Over the past 20 years, churches have played an important part in reaching children like Marc and Rafael with the love of Christ. Over 103 million gift-filled boxes have been delivered to children in more than 140 countries, providing ministry partners overseas the opportunity to share the Gospel.
“You can see how people can do the work to make something so amazing become a reality, but you know that God has to fill in the gap and take the offering,” Giglio said. “God has to breathe it to life.”
Giglio said he encourages churches and people in the United States to export their care and compassion to international churches by packing shoebox gifts that can open new doors in many countries.
“We have been struggling to reach out in the community because we are the Christians,” said Dhan Raj Ghimire, an Operation Christmas Child volunteer in Nepal. “When we take the [gifts] to the community, they have accepted us.”
Volunteer leaders around the world echo his sentiments.

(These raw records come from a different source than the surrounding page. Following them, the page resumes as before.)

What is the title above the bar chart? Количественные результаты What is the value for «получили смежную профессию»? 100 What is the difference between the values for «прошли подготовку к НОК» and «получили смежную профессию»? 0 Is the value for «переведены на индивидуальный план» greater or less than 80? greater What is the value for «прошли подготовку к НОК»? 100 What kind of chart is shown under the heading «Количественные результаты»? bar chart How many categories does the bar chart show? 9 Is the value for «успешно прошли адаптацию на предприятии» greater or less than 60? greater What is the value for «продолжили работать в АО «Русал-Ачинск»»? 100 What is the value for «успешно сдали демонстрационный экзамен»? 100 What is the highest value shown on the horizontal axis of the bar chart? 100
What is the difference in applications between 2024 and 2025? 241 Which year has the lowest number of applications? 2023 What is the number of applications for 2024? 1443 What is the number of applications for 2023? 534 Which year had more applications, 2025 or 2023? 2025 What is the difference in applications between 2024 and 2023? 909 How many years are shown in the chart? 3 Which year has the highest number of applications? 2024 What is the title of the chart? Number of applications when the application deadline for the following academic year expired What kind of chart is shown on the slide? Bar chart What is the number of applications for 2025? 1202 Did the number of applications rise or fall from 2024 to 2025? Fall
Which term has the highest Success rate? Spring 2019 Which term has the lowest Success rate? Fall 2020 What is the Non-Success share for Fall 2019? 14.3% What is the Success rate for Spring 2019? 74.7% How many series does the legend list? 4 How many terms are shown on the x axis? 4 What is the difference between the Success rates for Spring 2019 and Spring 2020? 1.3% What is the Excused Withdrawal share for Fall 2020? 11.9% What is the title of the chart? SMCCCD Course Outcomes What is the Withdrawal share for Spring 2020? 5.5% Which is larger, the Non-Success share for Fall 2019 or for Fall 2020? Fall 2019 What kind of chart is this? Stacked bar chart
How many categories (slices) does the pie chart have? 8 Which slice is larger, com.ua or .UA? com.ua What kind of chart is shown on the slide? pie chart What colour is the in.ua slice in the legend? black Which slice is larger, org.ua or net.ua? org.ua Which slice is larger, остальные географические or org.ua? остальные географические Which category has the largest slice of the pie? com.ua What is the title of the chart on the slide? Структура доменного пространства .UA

“You are the engine God is using to empower churches [here],” said Pablo del Salto, a volunteer in Ecuador.
When churches in the U.S. catch the vision behind Operation Christmas Child, their passion to pack shoeboxes opens a new story for a child somewhere overseas. A simple act of love can become a Gospel opportunity.
“I would say to every pastor who’s a person like me and every civic leader, why wouldn’t you want to do that? Why wouldn’t you want to be a part of a story like this?” Giglio asked. “[It’s] an enormous heaven story, and I know our church has a part in it. We may not have a hundred million of the boxes, but we have some of them. I think the mission of life is to be a part of the great stories that God is doing around the world, and Operation Christmas Child is one of the great stories that’s unfolding in our lifetime.”